#### Your goal
Please return every line of the records below as a JSON array of strings, one string per line, skipping any blank lines.

◇ ◇ ◇ ◇ ◇

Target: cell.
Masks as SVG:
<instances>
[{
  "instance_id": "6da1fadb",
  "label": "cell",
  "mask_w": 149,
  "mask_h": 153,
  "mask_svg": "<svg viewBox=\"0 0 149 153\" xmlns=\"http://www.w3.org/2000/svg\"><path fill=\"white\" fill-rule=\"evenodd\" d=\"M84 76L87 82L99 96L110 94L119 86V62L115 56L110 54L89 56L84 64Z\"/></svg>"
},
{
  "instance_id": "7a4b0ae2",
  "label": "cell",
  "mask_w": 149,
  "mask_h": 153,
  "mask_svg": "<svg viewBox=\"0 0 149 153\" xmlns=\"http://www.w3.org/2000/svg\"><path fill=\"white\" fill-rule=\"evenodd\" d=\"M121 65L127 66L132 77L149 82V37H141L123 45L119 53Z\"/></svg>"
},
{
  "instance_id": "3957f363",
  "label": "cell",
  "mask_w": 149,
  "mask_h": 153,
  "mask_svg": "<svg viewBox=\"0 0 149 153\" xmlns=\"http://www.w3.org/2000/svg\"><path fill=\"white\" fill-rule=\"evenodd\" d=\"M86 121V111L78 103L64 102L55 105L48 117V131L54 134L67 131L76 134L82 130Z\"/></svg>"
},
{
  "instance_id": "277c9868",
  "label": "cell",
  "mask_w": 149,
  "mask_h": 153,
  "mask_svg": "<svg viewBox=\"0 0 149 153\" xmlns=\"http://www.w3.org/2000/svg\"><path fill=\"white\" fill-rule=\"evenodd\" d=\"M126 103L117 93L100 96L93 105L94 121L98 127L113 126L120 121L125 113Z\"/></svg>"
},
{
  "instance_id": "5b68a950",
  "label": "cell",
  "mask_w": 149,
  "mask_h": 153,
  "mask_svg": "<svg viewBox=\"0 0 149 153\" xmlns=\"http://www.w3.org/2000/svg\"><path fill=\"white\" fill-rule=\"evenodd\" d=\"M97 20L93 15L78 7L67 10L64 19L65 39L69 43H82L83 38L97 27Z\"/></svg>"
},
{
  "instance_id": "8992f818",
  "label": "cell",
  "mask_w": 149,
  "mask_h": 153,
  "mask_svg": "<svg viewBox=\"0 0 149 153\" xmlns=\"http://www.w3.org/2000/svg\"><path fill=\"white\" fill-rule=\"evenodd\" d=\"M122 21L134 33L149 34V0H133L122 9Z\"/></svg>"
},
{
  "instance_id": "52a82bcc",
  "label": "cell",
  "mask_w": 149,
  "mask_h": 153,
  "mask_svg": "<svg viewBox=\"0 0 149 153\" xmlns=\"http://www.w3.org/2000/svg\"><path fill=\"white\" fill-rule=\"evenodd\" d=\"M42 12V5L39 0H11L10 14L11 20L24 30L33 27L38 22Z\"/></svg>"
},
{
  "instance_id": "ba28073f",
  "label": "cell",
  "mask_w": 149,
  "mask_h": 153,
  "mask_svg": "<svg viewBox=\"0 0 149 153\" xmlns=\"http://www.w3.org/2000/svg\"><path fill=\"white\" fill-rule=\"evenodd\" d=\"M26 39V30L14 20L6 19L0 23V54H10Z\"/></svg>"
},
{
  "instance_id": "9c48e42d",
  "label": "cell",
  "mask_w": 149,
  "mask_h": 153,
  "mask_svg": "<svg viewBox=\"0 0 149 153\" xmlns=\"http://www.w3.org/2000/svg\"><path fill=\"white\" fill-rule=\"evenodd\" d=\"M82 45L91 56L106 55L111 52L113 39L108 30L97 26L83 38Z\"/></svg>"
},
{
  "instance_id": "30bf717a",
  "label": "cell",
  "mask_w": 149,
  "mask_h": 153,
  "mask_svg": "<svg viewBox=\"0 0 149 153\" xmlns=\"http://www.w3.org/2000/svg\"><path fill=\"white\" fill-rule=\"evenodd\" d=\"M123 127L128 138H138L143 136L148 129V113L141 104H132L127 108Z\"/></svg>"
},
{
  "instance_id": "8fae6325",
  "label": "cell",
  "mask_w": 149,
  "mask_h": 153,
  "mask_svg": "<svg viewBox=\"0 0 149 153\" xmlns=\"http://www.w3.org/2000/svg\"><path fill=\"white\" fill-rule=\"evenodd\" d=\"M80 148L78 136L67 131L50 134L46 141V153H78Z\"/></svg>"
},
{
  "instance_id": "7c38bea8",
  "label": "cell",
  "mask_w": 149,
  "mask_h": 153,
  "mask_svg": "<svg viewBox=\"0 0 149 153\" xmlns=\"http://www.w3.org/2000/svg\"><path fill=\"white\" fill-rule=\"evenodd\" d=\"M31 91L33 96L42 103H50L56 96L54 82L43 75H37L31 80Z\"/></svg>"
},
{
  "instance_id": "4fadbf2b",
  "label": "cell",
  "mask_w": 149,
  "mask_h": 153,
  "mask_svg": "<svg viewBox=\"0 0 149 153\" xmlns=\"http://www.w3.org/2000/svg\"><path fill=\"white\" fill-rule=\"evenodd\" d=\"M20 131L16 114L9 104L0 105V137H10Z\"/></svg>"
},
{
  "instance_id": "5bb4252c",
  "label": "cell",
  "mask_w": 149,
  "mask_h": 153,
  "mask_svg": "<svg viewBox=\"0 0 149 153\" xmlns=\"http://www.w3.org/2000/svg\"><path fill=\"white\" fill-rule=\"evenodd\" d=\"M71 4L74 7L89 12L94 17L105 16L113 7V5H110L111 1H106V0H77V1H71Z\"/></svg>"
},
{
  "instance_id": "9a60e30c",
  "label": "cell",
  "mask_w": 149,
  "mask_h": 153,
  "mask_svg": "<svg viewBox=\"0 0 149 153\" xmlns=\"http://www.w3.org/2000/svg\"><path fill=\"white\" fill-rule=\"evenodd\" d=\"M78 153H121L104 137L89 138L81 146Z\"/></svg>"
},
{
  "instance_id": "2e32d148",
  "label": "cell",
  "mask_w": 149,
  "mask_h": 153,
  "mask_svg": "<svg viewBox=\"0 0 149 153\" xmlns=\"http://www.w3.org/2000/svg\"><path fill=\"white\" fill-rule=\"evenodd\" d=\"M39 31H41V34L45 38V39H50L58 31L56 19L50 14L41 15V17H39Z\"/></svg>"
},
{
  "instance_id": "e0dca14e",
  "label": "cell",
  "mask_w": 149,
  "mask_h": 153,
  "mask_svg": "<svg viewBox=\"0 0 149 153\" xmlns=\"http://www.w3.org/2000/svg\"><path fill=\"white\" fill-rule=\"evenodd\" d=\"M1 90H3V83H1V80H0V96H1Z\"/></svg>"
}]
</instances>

◇ ◇ ◇ ◇ ◇

#### Response to this task
[
  "Target: cell.",
  "Masks as SVG:",
  "<instances>",
  "[{",
  "  \"instance_id\": \"6da1fadb\",",
  "  \"label\": \"cell\",",
  "  \"mask_w\": 149,",
  "  \"mask_h\": 153,",
  "  \"mask_svg\": \"<svg viewBox=\\\"0 0 149 153\\\" xmlns=\\\"http://www.w3.org/2000/svg\\\"><path fill=\\\"white\\\" fill-rule=\\\"evenodd\\\" d=\\\"M84 76L87 82L99 96L110 94L119 86V62L115 56L110 54L89 56L84 64Z\\\"/></svg>\"",
  "},",
  "{",
  "  \"instance_id\": \"7a4b0ae2\",",
  "  \"label\": \"cell\",",
  "  \"mask_w\": 149,",
  "  \"mask_h\": 153,",
  "  \"mask_svg\": \"<svg viewBox=\\\"0 0 149 153\\\" xmlns=\\\"http://www.w3.org/2000/svg\\\"><path fill=\\\"white\\\" fill-rule=\\\"evenodd\\\" d=\\\"M121 65L127 66L132 77L149 82V37H141L123 45L119 53Z\\\"/></svg>\"",
  "},",
  "{",
  "  \"instance_id\": \"3957f363\",",
  "  \"label\": \"cell\",",
  "  \"mask_w\": 149,",
  "  \"mask_h\": 153,",
  "  \"mask_svg\": \"<svg viewBox=\\\"0 0 149 153\\\" xmlns=\\\"http://www.w3.org/2000/svg\\\"><path fill=\\\"white\\\" fill-rule=\\\"evenodd\\\" d=\\\"M86 121V111L78 103L64 102L55 105L48 117V131L54 134L67 131L76 134L82 130Z\\\"/></svg>\"",
  "},",
  "{",
  "  \"instance_id\": \"277c9868\",",
  "  \"label\": \"cell\",",
  "  \"mask_w\": 149,",
  "  \"mask_h\": 153,",
  "  \"mask_svg\": \"<svg viewBox=\\\"0 0 149 153\\\" xmlns=\\\"http://www.w3.org/2000/svg\\\"><path fill=\\\"white\\\" fill-rule=\\\"evenodd\\\" d=\\\"M126 103L117 93L100 96L93 105L94 121L98 127L113 126L120 121L125 113Z\\\"/></svg>\"",
  "},",
  "{",
  "  \"instance_id\": \"5b68a950\",",
  "  \"label\": \"cell\",",
  "  \"mask_w\": 149,",
  "  \"mask_h\": 153,",
  "  \"mask_svg\": \"<svg viewBox=\\\"0 0 149 153\\\" xmlns=\\\"http://www.w3.org/2000/svg\\\"><path fill=\\\"white\\\" fill-rule=\\\"evenodd\\\" d=\\\"M97 20L93 15L78 7L67 10L64 19L65 39L69 43H82L83 38L97 27Z\\\"/></svg>\"",
  "},",
  "{",
  "  \"instance_id\": \"8992f818\",",
  "  \"label\": \"cell\",",
  "  \"mask_w\": 149,",
  "  \"mask_h\": 153,",
  "  \"mask_svg\": \"<svg viewBox=\\\"0 0 149 153\\\" xmlns=\\\"http://www.w3.org/2000/svg\\\"><path fill=\\\"white\\\" fill-rule=\\\"evenodd\\\" d=\\\"M122 21L134 33L149 34V0H133L122 9Z\\\"/></svg>\"",
  "},",
  "{",
  "  \"instance_id\": \"52a82bcc\",",
  "  \"label\": \"cell\",",
  "  \"mask_w\": 149,",
  "  \"mask_h\": 153,",
  "  \"mask_svg\": \"<svg viewBox=\\\"0 0 149 153\\\" xmlns=\\\"http://www.w3.org/2000/svg\\\"><path fill=\\\"white\\\" fill-rule=\\\"evenodd\\\" d=\\\"M42 12V5L39 0H11L10 14L11 20L24 30L33 27L38 22Z\\\"/></svg>\"",
  "},",
  "{",
  "  \"instance_id\": \"ba28073f\",",
  "  \"label\": \"cell\",",
  "  \"mask_w\": 149,",
  "  \"mask_h\": 153,",
  "  \"mask_svg\": \"<svg viewBox=\\\"0 0 149 153\\\" xmlns=\\\"http://www.w3.org/2000/svg\\\"><path fill=\\\"white\\\" fill-rule=\\\"evenodd\\\" d=\\\"M26 39V30L14 20L6 19L0 23V54H10Z\\\"/></svg>\"",
  "},",
  "{",
  "  \"instance_id\": \"9c48e42d\",",
  "  \"label\": \"cell\",",
  "  \"mask_w\": 149,",
  "  \"mask_h\": 153,",
  "  \"mask_svg\": \"<svg viewBox=\\\"0 0 149 153\\\" xmlns=\\\"http://www.w3.org/2000/svg\\\"><path fill=\\\"white\\\" fill-rule=\\\"evenodd\\\" d=\\\"M82 45L91 56L106 55L111 52L113 39L108 30L97 26L83 38Z\\\"/></svg>\"",
  "},",
  "{",
  "  \"instance_id\": \"30bf717a\",",
  "  \"label\": \"cell\",",
  "  \"mask_w\": 149,",
  "  \"mask_h\": 153,",
  "  \"mask_svg\": \"<svg viewBox=\\\"0 0 149 153\\\" xmlns=\\\"http://www.w3.org/2000/svg\\\"><path fill=\\\"white\\\" fill-rule=\\\"evenodd\\\" d=\\\"M123 127L128 138H138L143 136L148 129V113L141 104H132L127 108Z\\\"/></svg>\"",
  "},",
  "{",
  "  \"instance_id\": \"8fae6325\",",
  "  \"label\": \"cell\",",
  "  \"mask_w\": 149,",
  "  \"mask_h\": 153,",
  "  \"mask_svg\": \"<svg viewBox=\\\"0 0 149 153\\\" xmlns=\\\"http://www.w3.org/2000/svg\\\"><path fill=\\\"white\\\" fill-rule=\\\"evenodd\\\" d=\\\"M80 148L78 136L67 131L50 134L46 141V153H78Z\\\"/></svg>\"",
  "},",
  "{",
  "  \"instance_id\": \"7c38bea8\",",
  "  \"label\": \"cell\",",
  "  \"mask_w\": 149,",
  "  \"mask_h\": 153,",
  "  \"mask_svg\": \"<svg viewBox=\\\"0 0 149 153\\\" xmlns=\\\"http://www.w3.org/2000/svg\\\"><path fill=\\\"white\\\" fill-rule=\\\"evenodd\\\" d=\\\"M31 91L33 96L42 103H50L56 96L54 82L43 75H37L31 80Z\\\"/></svg>\"",
  "},",
  "{",
  "  \"instance_id\": \"4fadbf2b\",",
  "  \"label\": \"cell\",",
  "  \"mask_w\": 149,",
  "  \"mask_h\": 153,",
  "  \"mask_svg\": \"<svg viewBox=\\\"0 0 149 153\\\" xmlns=\\\"http://www.w3.org/2000/svg\\\"><path fill=\\\"white\\\" fill-rule=\\\"evenodd\\\" d=\\\"M20 131L16 114L9 104L0 105V137H10Z\\\"/></svg>\"",
  "},",
  "{",
  "  \"instance_id\": \"5bb4252c\",",
  "  \"label\": \"cell\",",
  "  \"mask_w\": 149,",
  "  \"mask_h\": 153,",
  "  \"mask_svg\": \"<svg viewBox=\\\"0 0 149 153\\\" xmlns=\\\"http://www.w3.org/2000/svg\\\"><path fill=\\\"white\\\" fill-rule=\\\"evenodd\\\" d=\\\"M71 4L74 7L89 12L94 17L105 16L113 7V5H110L111 1H106V0H77V1H71Z\\\"/></svg>\"",
  "},",
  "{",
  "  \"instance_id\": \"9a60e30c\",",
  "  \"label\": \"cell\",",
  "  \"mask_w\": 149,",
  "  \"mask_h\": 153,",
  "  \"mask_svg\": \"<svg viewBox=\\\"0 0 149 153\\\" xmlns=\\\"http://www.w3.org/2000/svg\\\"><path fill=\\\"white\\\" fill-rule=\\\"evenodd\\\" d=\\\"M78 153H121L104 137L89 138L81 146Z\\\"/></svg>\"",
  "},",
  "{",
  "  \"instance_id\": \"2e32d148\",",
  "  \"label\": \"cell\",",
  "  \"mask_w\": 149,",
  "  \"mask_h\": 153,",
  "  \"mask_svg\": \"<svg viewBox=\\\"0 0 149 153\\\" xmlns=\\\"http://www.w3.org/2000/svg\\\"><path fill=\\\"white\\\" fill-rule=\\\"evenodd\\\" d=\\\"M39 31H41V34L45 38V39H50L58 31L56 19L50 14L41 15V17H39Z\\\"/></svg>\"",
  "},",
  "{",
  "  \"instance_id\": \"e0dca14e\",",
  "  \"label\": \"cell\",",
  "  \"mask_w\": 149,",
  "  \"mask_h\": 153,",
  "  \"mask_svg\": \"<svg viewBox=\\\"0 0 149 153\\\" xmlns=\\\"http://www.w3.org/2000/svg\\\"><path fill=\\\"white\\\" fill-rule=\\\"evenodd\\\" d=\\\"M1 90H3V83H1V80H0V96H1Z\\\"/></svg>\"",
  "}]",
  "</instances>"
]